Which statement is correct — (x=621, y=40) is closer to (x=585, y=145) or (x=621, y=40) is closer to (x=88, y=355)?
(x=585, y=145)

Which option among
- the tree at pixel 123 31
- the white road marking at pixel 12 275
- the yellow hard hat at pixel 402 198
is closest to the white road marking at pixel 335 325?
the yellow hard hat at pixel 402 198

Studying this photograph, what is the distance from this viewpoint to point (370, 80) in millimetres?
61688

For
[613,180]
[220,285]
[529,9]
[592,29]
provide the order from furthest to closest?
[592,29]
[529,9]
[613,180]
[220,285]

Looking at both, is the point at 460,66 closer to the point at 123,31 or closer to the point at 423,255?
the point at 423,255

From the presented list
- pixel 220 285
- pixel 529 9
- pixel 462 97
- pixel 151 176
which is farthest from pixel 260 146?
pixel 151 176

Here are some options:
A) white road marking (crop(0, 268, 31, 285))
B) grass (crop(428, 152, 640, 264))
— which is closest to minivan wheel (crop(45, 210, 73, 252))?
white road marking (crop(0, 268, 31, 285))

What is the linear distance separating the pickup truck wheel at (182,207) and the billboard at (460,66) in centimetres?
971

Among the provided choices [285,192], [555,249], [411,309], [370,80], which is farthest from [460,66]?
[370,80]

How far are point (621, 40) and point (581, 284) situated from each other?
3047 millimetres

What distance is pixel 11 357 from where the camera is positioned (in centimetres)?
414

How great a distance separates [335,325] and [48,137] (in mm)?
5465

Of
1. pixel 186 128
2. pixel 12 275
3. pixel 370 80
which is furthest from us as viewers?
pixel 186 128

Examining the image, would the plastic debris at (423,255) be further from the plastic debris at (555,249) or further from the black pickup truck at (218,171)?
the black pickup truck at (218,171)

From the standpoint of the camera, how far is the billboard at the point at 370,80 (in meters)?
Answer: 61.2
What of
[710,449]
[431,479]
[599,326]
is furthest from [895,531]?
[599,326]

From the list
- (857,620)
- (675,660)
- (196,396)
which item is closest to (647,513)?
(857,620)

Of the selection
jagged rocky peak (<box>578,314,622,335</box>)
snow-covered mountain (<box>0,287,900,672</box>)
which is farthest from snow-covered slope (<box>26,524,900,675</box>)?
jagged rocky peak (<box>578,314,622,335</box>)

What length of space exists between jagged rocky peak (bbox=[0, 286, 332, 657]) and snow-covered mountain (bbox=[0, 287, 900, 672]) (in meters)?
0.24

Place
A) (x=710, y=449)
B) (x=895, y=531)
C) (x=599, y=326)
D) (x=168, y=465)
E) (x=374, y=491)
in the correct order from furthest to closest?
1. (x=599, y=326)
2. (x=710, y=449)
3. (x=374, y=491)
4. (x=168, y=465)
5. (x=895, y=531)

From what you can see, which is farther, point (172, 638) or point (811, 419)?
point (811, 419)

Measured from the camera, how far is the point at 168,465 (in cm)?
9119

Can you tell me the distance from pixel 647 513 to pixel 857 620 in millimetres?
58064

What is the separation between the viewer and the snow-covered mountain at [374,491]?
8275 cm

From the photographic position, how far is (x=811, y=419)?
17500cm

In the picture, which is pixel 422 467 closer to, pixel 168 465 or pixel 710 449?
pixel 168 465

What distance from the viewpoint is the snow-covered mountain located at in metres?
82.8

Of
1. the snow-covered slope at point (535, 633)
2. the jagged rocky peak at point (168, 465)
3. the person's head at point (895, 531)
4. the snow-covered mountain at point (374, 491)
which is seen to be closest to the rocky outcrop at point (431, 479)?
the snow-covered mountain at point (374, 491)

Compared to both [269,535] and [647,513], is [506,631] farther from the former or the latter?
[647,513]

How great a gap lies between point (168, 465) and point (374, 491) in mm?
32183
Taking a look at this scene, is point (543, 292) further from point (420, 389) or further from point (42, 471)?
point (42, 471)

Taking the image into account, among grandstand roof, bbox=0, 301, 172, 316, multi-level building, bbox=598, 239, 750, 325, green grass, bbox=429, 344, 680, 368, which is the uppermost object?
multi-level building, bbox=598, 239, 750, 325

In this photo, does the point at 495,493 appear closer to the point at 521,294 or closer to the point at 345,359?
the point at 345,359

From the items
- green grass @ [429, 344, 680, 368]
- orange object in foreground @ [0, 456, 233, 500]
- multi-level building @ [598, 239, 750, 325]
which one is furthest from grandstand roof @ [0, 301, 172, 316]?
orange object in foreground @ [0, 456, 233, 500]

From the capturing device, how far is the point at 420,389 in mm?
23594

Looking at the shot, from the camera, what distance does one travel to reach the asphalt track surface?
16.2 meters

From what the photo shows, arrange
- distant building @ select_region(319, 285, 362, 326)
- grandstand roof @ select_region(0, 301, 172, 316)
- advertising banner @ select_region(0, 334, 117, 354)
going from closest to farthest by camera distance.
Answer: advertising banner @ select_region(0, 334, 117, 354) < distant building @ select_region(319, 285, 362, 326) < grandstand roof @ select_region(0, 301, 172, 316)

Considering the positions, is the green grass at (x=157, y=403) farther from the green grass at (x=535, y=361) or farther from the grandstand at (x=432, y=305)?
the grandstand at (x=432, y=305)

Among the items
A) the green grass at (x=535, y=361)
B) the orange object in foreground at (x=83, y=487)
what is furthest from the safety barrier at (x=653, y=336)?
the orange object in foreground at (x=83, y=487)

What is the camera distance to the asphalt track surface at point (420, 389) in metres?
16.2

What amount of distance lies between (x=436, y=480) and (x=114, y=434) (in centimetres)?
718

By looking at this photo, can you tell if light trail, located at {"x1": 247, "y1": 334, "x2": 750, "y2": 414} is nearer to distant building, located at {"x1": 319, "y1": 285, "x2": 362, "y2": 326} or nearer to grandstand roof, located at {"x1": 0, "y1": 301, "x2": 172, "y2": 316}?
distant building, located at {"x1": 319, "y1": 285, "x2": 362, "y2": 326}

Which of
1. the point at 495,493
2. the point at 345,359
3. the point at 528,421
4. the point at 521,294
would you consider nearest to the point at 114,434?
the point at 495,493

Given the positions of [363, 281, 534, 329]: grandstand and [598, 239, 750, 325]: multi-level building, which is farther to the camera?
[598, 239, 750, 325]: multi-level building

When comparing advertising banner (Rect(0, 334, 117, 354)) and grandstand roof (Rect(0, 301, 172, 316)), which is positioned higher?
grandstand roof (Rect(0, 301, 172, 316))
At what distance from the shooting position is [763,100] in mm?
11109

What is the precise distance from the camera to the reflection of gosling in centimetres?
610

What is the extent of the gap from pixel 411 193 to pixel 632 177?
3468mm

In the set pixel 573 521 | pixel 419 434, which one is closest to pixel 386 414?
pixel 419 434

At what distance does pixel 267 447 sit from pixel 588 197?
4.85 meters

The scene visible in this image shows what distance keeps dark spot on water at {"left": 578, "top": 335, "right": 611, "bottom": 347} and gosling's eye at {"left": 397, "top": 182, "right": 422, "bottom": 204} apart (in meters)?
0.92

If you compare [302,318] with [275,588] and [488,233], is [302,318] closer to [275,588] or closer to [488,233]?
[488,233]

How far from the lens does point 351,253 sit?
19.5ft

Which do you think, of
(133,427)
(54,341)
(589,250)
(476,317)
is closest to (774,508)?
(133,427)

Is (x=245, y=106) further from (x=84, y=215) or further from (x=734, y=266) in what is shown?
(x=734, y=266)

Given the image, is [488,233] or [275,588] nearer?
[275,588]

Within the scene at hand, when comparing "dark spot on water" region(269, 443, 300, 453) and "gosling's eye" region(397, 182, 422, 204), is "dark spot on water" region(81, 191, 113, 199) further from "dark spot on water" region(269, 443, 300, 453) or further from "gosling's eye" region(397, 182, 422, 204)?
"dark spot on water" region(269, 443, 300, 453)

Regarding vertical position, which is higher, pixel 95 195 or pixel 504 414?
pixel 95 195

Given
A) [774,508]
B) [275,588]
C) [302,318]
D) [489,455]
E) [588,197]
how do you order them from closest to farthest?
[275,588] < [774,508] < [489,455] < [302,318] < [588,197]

══════════════════════════════

● **TASK BRIEF**
Repeat the material word for word, starting at its very first line and ending at the line that contains "Answer: 61.2", with both of those lines included.

● **FINISHED ANSWER**
Which statement is correct — (x=621, y=40) is closer to (x=585, y=145) or (x=621, y=40) is closer to (x=88, y=355)?
(x=585, y=145)

Which option among
- the tree at pixel 123 31
- the white road marking at pixel 12 275
- the yellow hard hat at pixel 402 198
is closest to the white road marking at pixel 335 325?
the yellow hard hat at pixel 402 198

Studying this photograph, what is the distance from this viewpoint to point (370, 80) in millimetres?
61688

For
[613,180]
[220,285]
[529,9]
[592,29]
provide the order from furthest to closest?
[592,29]
[529,9]
[613,180]
[220,285]

Looking at both, is the point at 460,66 closer to the point at 123,31 or closer to the point at 423,255?
the point at 423,255

From the presented list
- pixel 220 285
- pixel 529 9
- pixel 462 97
- pixel 151 176
which is farthest from pixel 260 146?
pixel 151 176

Here are some options:
A) white road marking (crop(0, 268, 31, 285))
B) grass (crop(428, 152, 640, 264))
— which is closest to minivan wheel (crop(45, 210, 73, 252))?
white road marking (crop(0, 268, 31, 285))

What is the linear distance separating the pickup truck wheel at (182,207) and the billboard at (460,66) in centimetres?
971

Among the provided choices [285,192], [555,249], [411,309], [370,80], which is farthest from [460,66]?
[370,80]

How far are point (621, 40) and point (581, 284) situated from each other?
3047 millimetres

What distance is pixel 11 357 from where the camera is positioned (in centimetres)?
414

How great a distance separates [335,325] and [48,137] (in mm)?
5465

Of
1. pixel 186 128
2. pixel 12 275
3. pixel 370 80
which is furthest from us as viewers?
pixel 186 128

Examining the image, would the plastic debris at (423,255) be further from the plastic debris at (555,249) or further from the black pickup truck at (218,171)?
the black pickup truck at (218,171)

From the standpoint of the camera, how far is the billboard at the point at 370,80 (in meters)?
Answer: 61.2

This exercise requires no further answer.